**Prompt 1:**
In the ruling on toll-free telephone charges below, what amount of expenditure was disallowed under section 40(a)(ia)?
**Prompt 2:**
Please extend the ruling on toll-free telephone charges below, starting right after its final sentence.
----- Document section -----
1.1. The learned Assistant Commissioner of Income-tax Circle 7(1)(2), Bangalore[‘ACIT’ or ‘AO’]erred in disallowing expenditure of Rs.58,80,650 incurred towards toll-free telephone charges under section 40(a)(ia) of the Act for non-deduction of taxes under section 194J of the Act on the basis that the payments would qualify as ‘royalty’ under the Act. The leaned Commissioner of Income-tax (Appeals)-7 Bangalore [‘CIT(A)”] erred in upholding the finding of the learned AO.



1.2.Without Prejudice to the above, the learned AO and the learned CIT (A) erred in not taking cognizance of the Appellant’s contention that for the purposes of disallowance under section 40 (a)(ia) of the Act, the term royalty would be restricted to the definition as provided under Explanation 2 to section 9(1)(iv) of the Act and would, therefore, not include payments for toll free telephone charges provided under Explanation 6 to section 9(1)(iv) of the Act.

1.3. The learned CIT(A) erred in not directing the learned AO to verify and allow relief based on the certificates in from 26A that the Appellant proposes to file with the learned AO, in line with second proviso to section 40(a)(ia), read with first proviso to section 201(1) of the Act.


Other Ground not explained and are found in detail as per attached ITAT Order.


OBSERVATION & RULING OF THE ITAT, BENGALORE


We have perused submissions advanced by both sides in light of records placed us. Ld.CIT(A) dismissed the issue raised by assessee by relying on decision of Hon’ble Madras High Court in case of Verizon (supra).

In the present facts of case, payments made are towards toll-free telephone charges paid for toll free telephone number provided by telecom operators, whereby charges for calls made by consumers to the toll-free number is borne by assessee. These are dedicated private circuit lines available to assessee. In other words, a toll-free telephone number or free phone number is a telephone number billed on assessee for all arriving calls, instead of levying charges on telephone caller. For the calling party, call to such toll-free number is free of charge. It is for this exclusive telephone line that payment is made by assessee. Revenue is of the opinion that payment made by assessee for such services amounts to Royalty u/s.9(1) (vi) of the Act, and that assessee is liable to deduct TDS u/s194 J of the Act. There are various judgements relied on by both sides in support of their contentions.


5.1. Section 194J of the Act, enjoins upon any person not being an individual or a HUF to deduct tax at source on certain payments, one of them being royalty, to a resident. Explanation (ba) to section 194J(1) defines ‘royalty’, by referring to the meaning given in Explanation 2 to section 9(1)(vi) of the Act. For sake of convenience, Explanation 2 of section 9(1) (vi) is extracted hereunder :


'Explanation 2. - For the purposes of this clause, ‘royalty’ means consideration (including any lump sum consideration but excluding any consideration which would be the income of the recipient chargeable under the head 'Capital gains') for 

(i) the transfer of all or any rights (including the granting of a licence) in respect of a patent, invention, model, design, secret formula or process or trade mark or similar property ; 

(ii) the imparting of any information concerning the working of, or the use of, a patent, invention, model, design, secret formula or process or trade mark or similar property ; 

(iii) the use of any patent, invention, model, design, secret formula or process or trade mark or similar property ; 

(iv) the imparting of any information concerning technical, industrial, commercial or scientific knowledge, experience or skill ;

(iva) the use or right to use, any industrial, commercial or scientific equipment but not including the amounts referred to in section 44BB ; 

(v) the transfer of all or any rights (including the granting of a licence) in respect of any copyright, literary, artistic or scientific work including films or video tapes for use in connection with television or tapes for use in connection with radio broadcasting, but not including consideration for the sale, distribution or exhibition of cinematographic films ; or 

(vi) the rendering of any services in connection with the activities referred to in sub-clauses (i) to (iv), (iva) and (v).'

As per Para 5.2 of the Order, which is reproduced as below:


‘Royalty’, as defined herein above, has very wide import. It brings within its ambit payment made for any kind of services received. As can be seen from the above, ‘royalty’ as per clause (vi) of Section 9 would take within its ambit, rendering of any services in connection with activities referred in sub-clauses (i) to (v). In our view consideration paid by assessee is towards provision of bandwidth/telecommunications services for the “use of’, or ‘right to use equipment”.
----- Raw data -----
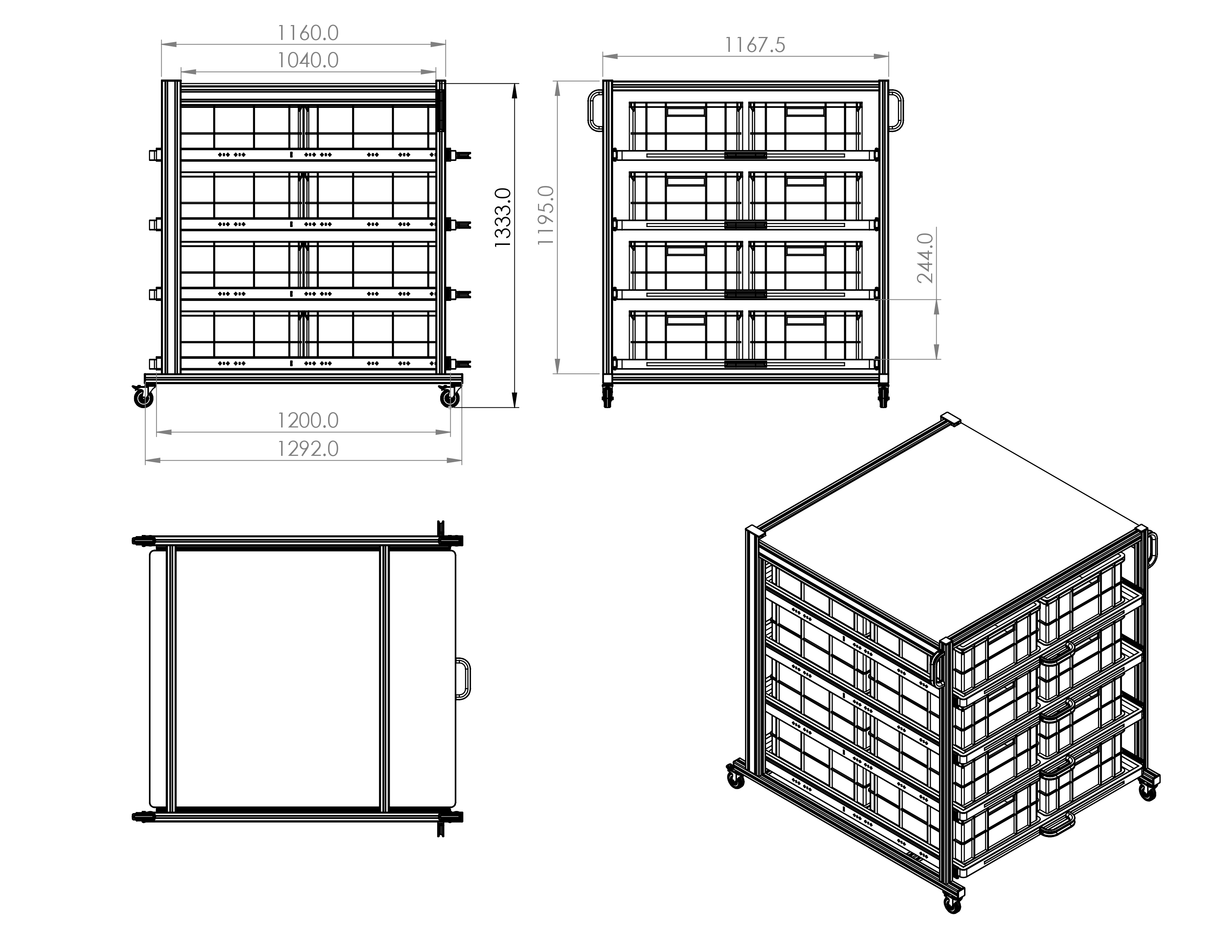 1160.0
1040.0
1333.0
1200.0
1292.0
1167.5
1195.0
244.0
-----
----- Raw data -----
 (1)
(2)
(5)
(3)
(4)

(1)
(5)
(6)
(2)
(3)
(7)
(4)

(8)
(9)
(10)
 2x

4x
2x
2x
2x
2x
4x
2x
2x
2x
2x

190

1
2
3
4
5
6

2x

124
-----
**Task output 1:**
Rs.58,80,650.

**Task output 2:**
As we analyse services received by assessee in present facts of case, assessee is assured, bandwidth through which, assessee was guaranteed transmission of data and voice, of customers. We observe that there is a ‘process’ involved for exclusive communication link of customers with assessee. It is pertinent to note that, definition of term “royalty” in Explanation 2 to section 9(1)(vi) includes the term ‘process’.


Ld AR substantially argued against retrospective application of Explanation 6 applied by authorities below. In our view, this explanation merely defines the expression, ‘process’ , which has to be read into Explanation 2, while examining definition of the term ‘royalty’ into facts of a case.


For the sake of convenience the same is reproduced herein below:


“Explanation 6- for the removal of doubts, it is hereby clarified that the expression “process” includes and shall be deemed to have always included transmission by satellites (including up-linking, amplification, conversion for down-linking of any signal), cable, optic fibre or by any other similar technology, whether or not such process is secret;”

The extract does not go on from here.